OBJECTIVE. Revise the lines below so that each occurrence of "orange bikini top" reads "orange swimsuit top", and leave everything else unchanged.

Records of scene-based questions.

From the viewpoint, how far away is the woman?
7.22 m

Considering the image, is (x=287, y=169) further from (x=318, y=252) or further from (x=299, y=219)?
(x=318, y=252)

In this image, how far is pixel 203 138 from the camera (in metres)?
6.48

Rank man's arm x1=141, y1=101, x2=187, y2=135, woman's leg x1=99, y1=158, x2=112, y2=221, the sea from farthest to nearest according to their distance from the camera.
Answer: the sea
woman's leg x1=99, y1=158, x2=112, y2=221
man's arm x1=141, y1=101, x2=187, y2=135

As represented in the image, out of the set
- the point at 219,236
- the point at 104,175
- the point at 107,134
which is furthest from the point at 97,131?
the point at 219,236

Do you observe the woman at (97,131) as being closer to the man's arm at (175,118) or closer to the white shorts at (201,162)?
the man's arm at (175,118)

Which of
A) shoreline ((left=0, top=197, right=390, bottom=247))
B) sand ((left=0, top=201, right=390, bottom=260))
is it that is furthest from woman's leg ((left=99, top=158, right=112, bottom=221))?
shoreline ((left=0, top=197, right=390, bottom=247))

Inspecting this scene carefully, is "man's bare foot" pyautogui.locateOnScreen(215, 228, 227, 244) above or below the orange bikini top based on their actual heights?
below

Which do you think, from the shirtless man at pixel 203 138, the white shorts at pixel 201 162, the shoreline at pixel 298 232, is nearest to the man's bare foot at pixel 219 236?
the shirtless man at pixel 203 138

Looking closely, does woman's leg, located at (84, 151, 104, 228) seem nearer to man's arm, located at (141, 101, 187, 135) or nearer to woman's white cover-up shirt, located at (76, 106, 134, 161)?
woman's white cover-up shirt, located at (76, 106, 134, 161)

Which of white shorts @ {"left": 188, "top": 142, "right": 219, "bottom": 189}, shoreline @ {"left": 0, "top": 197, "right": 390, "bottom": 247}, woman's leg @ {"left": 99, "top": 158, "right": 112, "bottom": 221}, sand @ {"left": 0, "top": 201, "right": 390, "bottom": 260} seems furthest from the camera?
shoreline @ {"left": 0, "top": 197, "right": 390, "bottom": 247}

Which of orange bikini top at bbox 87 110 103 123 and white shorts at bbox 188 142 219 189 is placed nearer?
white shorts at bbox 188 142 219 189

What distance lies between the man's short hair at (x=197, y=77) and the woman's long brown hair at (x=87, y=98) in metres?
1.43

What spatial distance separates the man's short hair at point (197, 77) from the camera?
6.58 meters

ANSWER TO THE PROBLEM.
From the viewpoint, how far away is the woman?
7.22 m

Considering the image, is (x=287, y=169) further from (x=318, y=252) or further from (x=299, y=219)?
(x=318, y=252)

In this image, how far is pixel 203 138 from the camera (in metres)?
6.48

Rank man's arm x1=141, y1=101, x2=187, y2=135, woman's leg x1=99, y1=158, x2=112, y2=221, the sea from farthest to nearest according to their distance from the camera.
Answer: the sea
woman's leg x1=99, y1=158, x2=112, y2=221
man's arm x1=141, y1=101, x2=187, y2=135

As represented in the image, out of the set
- the point at 219,236
- the point at 104,175
- the point at 107,134
which is furthest from the point at 97,131?
the point at 219,236

Do you observe the woman at (97,131) as being closer to the man's arm at (175,118) or closer to the white shorts at (201,162)?
the man's arm at (175,118)

Which of
A) shoreline ((left=0, top=197, right=390, bottom=247))
B) sand ((left=0, top=201, right=390, bottom=260))
is it that is furthest from woman's leg ((left=99, top=158, right=112, bottom=221))?
shoreline ((left=0, top=197, right=390, bottom=247))

Inspecting this scene carefully, is "man's bare foot" pyautogui.locateOnScreen(215, 228, 227, 244) above or below the orange swimsuit top based on their actual heights?
below

Which do you think, from the shirtless man at pixel 203 138, the white shorts at pixel 201 162, the shoreline at pixel 298 232, is nearest to the man's bare foot at pixel 219 236?
the shirtless man at pixel 203 138

Looking closely, does woman's leg, located at (84, 151, 104, 228) seem nearer to man's arm, located at (141, 101, 187, 135) or nearer to woman's white cover-up shirt, located at (76, 106, 134, 161)?
woman's white cover-up shirt, located at (76, 106, 134, 161)

Which of white shorts @ {"left": 188, "top": 142, "right": 219, "bottom": 189}, shoreline @ {"left": 0, "top": 197, "right": 390, "bottom": 247}, woman's leg @ {"left": 99, "top": 158, "right": 112, "bottom": 221}, sand @ {"left": 0, "top": 201, "right": 390, "bottom": 260} seems furthest from the camera?
shoreline @ {"left": 0, "top": 197, "right": 390, "bottom": 247}

Which of orange swimsuit top at bbox 87 110 103 123 and white shorts at bbox 188 142 219 189 is placed nearer?
white shorts at bbox 188 142 219 189

What distance lies between the man's short hair at (x=197, y=77) and the woman's long brown hair at (x=87, y=98) in metres?
1.43

What spatial distance separates the man's short hair at point (197, 77) from the camera?
6.58 meters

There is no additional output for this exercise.